The modern video game is not a far cry from the quarter-munching arcades of the 1980s and 1990s. Early video games were designed to allow the player a short burst of enjoyment, and then block progress with an increase in difficulty so that the player would have to pay an extra quarter to either continue their progress or try again for a higher score. Comparatively, the goal of modern video games is typically focused on grabbing and holding attention more so than grabbing and demanding more quarters.
One of the ways modern video games have succeed at this aim is by offering an array of incremental and attainable goals. Designers purposefully do what they can to bring on the feeling of being on the precipice of achieving the next goal (be it “leveling up” or unlocking a new feature in the game). The aim is for the player to develop an increasing drive to play for just a little bit longer so that they can feel the dopamine burst that comes with success. At that point, the player (hopefully) wants to relish in the positive feelings associated with the accomplishment by playing even longer. Just before boredom or frustration sets in and the game is turned off, the next goal or level becomes just within reach and the process repeats.

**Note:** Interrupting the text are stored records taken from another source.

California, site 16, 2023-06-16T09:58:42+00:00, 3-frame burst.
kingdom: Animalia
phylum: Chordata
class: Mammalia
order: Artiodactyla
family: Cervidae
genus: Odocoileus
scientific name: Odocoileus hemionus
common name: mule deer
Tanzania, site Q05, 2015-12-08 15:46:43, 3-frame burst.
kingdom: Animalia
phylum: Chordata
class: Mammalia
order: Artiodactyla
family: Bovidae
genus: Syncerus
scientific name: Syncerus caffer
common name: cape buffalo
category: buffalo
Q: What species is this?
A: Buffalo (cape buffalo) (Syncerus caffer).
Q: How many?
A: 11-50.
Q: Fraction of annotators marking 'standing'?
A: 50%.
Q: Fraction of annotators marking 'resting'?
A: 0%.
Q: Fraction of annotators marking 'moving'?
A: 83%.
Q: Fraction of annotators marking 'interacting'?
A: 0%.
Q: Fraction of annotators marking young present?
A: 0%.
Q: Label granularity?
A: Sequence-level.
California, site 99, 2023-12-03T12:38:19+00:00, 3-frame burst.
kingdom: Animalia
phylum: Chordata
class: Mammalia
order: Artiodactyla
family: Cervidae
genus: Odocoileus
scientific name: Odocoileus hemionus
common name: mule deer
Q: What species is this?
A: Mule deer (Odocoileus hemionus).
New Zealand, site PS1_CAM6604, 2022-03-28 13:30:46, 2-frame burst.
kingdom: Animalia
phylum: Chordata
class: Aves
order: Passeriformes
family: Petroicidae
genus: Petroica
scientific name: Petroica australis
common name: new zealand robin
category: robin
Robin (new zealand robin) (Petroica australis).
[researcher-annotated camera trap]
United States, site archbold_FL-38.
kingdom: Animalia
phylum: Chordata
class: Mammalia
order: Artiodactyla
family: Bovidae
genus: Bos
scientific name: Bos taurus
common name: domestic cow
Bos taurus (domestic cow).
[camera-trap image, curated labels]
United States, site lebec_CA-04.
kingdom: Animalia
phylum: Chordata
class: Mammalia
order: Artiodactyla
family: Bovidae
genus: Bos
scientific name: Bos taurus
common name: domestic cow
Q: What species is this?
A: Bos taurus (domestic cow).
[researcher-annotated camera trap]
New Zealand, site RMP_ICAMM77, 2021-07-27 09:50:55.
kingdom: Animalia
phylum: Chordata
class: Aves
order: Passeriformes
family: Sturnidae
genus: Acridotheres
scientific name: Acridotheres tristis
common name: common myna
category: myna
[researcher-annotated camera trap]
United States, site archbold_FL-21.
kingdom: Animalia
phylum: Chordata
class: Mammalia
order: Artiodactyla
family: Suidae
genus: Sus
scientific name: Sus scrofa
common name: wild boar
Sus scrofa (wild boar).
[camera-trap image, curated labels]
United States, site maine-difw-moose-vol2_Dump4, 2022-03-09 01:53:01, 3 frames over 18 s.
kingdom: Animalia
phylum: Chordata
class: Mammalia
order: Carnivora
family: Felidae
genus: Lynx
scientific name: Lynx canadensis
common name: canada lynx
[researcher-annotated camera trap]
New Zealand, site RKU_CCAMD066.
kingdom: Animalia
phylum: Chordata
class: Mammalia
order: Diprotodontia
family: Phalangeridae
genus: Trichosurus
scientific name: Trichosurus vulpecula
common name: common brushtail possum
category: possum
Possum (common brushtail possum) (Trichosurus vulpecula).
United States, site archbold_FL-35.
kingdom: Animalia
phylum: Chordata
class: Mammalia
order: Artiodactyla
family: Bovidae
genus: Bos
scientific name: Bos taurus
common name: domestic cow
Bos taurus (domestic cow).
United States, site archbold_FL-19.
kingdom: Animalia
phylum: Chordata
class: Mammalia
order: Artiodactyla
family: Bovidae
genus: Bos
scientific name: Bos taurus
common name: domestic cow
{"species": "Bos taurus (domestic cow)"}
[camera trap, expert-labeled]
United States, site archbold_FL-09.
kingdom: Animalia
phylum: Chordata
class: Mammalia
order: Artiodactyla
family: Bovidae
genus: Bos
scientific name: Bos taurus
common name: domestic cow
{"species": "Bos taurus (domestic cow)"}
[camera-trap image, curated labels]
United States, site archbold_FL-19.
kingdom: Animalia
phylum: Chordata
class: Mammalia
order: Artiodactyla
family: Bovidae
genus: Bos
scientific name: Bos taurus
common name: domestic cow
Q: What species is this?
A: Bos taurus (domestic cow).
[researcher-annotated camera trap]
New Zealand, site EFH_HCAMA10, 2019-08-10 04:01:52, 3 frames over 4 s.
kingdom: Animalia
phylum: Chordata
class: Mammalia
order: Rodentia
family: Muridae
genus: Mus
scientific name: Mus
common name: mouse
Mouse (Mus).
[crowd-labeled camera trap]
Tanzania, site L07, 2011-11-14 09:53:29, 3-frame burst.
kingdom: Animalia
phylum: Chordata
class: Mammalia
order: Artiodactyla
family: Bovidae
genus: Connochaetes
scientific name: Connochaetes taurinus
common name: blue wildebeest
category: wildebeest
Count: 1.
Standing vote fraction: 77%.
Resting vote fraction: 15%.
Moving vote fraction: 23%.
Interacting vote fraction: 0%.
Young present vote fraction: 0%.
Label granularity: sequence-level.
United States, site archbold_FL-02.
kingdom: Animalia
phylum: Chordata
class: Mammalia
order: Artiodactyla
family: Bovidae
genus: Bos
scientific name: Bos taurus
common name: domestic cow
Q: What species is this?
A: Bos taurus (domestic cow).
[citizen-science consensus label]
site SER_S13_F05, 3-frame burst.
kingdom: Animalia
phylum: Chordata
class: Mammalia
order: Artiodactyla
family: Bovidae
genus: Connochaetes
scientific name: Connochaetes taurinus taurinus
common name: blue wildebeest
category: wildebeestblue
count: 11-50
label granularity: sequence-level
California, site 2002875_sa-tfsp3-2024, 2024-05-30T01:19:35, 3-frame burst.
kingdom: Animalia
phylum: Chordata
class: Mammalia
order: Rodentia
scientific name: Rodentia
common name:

Basic Gamification – Using Games as Teaching Tools
Educational video games have been in existence as long as video games themselves. It is far from a new idea that students can be drawn into fun game experiences while having to practice and learn skills. While not typically the most exciting or engrossing games, there are classics like The Oregon Trail, Word Munchers, Math Blaster, Reader Rabbit, Carmen Sandiego, and even Sim City that can still elicit fond memories of school computer labs from the 1980s and 1990s. These “edutainment” titles were some of the better offerings in the genre and were used to give students conceptual practice in their core academic subjects. Surprisingly, many of these games still hold up (and can even be played online in a web browser thanks to the work of archive.org).
These types of games were successful because they utilized the same cycle of challenge and incremental, yet achievable rewards that made their entertainment-focused counterparts work. Students played to reach the next goal, had their successes rewarded by access to a new feature, a new level, or a new animation; students would then (as their teachers would hope) strive to repeat the routine. For the educator, these types of games served to replace some of the rote practice usually reserved for worksheets or book-work. Ideally, if the game was entertaining enough, the student would not feel like they were actually doing work.
Gamification of the Classroom Workflow
In modern classrooms, the concept of leveling-up is being utilized in more progressive ways than just giving student access to educational video games. Some teachers are using sites like Classcraft or ClassDojo to bring the gamification concept into the daily operations of their classrooms. Students earn experience points (XP) for various tasks and submissions in an effort to gain enough XP to literally level-up on the site in the same way they would in their favorite video games. This process has been shown to be successful with certain students.
That being said, there is a fear among some in the education field that this reliance on extrinsic motivation removes the push to develop a student’s innate desire to learn for the sake of knowledge. For this reason, education professionals with experience with gamification concepts often acknowledge the complexities of the gamification debate. All told, the concept of classroom gamification is still very much in its early stages. Time will tell if this trend gains a wider-spread use as school districts increase their adoption of technology in the classroom.